The Google home page is shown on Google's latest version of the Android operating system, Honeycomb, on a Motorola Xoom tablet device following a news conference at Google Headquarters in Mountain View, California February 2, 2011.
Sales of the Xoom tablet are tiny in comparison to the Apple iPad.

Despite a 20 per cent growth in mobile device sales, Motorola is failing to make a dent in the tablet market, with the iPad dwarfing sales of its Xoom.

During the quarter Motorola sold just 100,000 Xoom tablets, down from 440,000 in the previous quarter and an almost-insignificant figure when compared to Apple's sales of 11.1 million iPads in the quarter three of 2011.

Motorola Mobility - which is currently being acquired by Google for $12.5 billion (£7.8bn) - has posted an 11 per cent increase in revenue for the third quarter, driven mainly by a 20 per cent increase in the mobile devices sector.

Over the quarter, Motorola Mobile shipped a total of 11.6 million mobile devices in the quarter, an increase of 2.5 million on the year-ago quarter.
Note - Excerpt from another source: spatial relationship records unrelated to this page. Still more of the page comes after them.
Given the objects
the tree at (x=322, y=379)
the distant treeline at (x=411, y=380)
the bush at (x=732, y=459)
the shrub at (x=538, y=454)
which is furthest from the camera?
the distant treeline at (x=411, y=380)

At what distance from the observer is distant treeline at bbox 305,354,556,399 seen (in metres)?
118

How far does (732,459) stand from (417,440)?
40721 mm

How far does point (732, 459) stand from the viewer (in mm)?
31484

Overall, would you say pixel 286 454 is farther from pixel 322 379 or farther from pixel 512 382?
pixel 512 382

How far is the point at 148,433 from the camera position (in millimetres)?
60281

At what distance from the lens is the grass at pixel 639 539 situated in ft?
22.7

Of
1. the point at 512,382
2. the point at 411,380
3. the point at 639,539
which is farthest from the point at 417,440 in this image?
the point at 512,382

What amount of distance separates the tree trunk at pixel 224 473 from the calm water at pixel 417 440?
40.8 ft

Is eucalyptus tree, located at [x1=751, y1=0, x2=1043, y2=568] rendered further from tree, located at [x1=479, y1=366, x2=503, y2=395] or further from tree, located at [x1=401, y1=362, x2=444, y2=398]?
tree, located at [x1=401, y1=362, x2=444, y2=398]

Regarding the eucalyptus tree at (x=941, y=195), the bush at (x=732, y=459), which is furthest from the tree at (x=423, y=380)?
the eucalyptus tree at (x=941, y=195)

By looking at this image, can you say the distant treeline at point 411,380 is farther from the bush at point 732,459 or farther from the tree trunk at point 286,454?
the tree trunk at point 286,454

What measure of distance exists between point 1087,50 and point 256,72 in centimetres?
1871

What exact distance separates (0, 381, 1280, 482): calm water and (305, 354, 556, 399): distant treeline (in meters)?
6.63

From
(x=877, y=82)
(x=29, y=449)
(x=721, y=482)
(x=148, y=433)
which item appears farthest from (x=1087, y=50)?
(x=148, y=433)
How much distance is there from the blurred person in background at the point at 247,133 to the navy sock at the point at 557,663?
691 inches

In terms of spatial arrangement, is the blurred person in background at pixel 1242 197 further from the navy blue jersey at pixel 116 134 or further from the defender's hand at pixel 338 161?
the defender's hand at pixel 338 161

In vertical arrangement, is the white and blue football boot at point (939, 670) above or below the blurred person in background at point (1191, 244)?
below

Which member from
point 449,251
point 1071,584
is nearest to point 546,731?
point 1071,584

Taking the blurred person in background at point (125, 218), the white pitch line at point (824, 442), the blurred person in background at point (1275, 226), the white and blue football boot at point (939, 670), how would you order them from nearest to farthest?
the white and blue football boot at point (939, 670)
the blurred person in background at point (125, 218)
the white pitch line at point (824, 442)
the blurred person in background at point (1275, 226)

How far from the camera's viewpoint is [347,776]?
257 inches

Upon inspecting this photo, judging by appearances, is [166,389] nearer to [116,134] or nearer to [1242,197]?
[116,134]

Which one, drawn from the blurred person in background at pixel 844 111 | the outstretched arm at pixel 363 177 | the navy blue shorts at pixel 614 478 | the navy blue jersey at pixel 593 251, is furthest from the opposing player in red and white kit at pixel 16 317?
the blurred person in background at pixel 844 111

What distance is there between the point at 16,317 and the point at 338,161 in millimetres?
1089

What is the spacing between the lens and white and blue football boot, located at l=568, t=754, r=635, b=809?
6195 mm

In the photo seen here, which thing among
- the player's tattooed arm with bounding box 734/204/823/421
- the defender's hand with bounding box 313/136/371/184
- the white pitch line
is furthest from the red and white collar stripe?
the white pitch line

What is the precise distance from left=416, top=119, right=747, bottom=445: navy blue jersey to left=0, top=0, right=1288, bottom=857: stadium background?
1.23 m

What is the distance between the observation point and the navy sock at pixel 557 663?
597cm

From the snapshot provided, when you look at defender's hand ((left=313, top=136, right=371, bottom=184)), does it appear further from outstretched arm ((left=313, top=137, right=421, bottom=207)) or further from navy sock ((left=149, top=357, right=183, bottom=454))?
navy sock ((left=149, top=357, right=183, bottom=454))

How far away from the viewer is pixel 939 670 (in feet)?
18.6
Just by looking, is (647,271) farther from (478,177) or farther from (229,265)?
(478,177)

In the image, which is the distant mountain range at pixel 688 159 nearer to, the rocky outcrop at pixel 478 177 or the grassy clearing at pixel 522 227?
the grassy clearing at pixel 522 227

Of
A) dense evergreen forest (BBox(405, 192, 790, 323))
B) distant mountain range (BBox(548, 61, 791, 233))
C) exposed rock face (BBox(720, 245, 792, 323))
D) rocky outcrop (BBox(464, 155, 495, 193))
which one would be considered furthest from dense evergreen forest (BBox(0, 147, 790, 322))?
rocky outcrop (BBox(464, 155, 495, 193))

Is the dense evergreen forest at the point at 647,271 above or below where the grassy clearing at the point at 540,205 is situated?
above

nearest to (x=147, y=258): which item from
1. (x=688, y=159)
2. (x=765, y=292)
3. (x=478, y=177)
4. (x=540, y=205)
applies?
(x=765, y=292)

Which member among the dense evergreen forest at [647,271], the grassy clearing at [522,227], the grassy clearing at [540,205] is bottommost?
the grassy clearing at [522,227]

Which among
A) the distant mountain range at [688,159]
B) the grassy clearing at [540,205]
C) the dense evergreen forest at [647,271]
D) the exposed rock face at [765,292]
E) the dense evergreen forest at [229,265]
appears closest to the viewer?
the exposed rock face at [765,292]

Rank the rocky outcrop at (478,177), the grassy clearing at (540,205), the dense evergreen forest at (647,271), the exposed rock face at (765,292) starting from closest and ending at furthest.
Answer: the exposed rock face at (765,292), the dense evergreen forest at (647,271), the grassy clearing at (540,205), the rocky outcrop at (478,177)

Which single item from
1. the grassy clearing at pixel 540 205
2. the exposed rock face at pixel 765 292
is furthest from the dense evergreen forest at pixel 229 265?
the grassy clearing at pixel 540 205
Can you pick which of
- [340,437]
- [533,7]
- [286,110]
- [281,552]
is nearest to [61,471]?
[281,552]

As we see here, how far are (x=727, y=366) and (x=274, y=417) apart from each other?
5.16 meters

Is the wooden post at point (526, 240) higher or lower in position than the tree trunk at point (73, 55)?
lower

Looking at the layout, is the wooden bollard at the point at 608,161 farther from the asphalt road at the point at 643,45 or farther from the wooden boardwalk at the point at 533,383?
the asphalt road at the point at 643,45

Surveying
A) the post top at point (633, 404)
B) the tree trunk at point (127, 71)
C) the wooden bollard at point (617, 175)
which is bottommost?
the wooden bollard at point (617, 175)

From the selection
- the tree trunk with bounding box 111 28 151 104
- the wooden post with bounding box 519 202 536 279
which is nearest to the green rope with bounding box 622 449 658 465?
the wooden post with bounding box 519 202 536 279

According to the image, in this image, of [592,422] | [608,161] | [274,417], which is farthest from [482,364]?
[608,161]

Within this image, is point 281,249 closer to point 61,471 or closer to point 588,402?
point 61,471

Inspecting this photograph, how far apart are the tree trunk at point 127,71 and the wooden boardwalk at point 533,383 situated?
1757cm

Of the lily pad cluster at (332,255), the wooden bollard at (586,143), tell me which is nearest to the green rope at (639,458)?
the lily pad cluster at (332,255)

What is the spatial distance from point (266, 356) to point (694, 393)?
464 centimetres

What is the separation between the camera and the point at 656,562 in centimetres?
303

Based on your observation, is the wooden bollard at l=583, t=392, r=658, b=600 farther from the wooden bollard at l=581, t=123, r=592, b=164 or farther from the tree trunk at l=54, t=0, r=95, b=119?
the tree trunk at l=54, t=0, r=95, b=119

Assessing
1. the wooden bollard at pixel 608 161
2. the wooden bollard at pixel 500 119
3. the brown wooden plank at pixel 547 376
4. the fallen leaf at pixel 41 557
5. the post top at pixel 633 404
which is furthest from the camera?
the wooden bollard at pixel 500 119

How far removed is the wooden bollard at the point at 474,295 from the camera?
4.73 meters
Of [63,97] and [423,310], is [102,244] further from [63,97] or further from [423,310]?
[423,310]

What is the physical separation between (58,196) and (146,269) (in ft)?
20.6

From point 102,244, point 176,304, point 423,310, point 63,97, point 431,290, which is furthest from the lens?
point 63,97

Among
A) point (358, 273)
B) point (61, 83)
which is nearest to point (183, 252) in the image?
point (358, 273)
Revenue for Q3 totalled $3.26 billion (£2.02bn), mainly thanks to the mobile devices sector rising to $2.4 billion (£1.49bn) compared to the year-ago quarter, but revenue in the home segment - which makes set-top boxes - fell 10 per cent to $825 million (£512m).

The company posted a $32 million (£19.9m) loss, slightly down from the $34m net loss recorded in the third quarter of 2010.

Smartphone sales for Motorola are on the up, however, with 4.8 million sales, up 400,000 from the previous quarter; with the new RAZR smartphone announced last week, the firm will be hoping for strong sales leading into the busy Christmas-shopping period.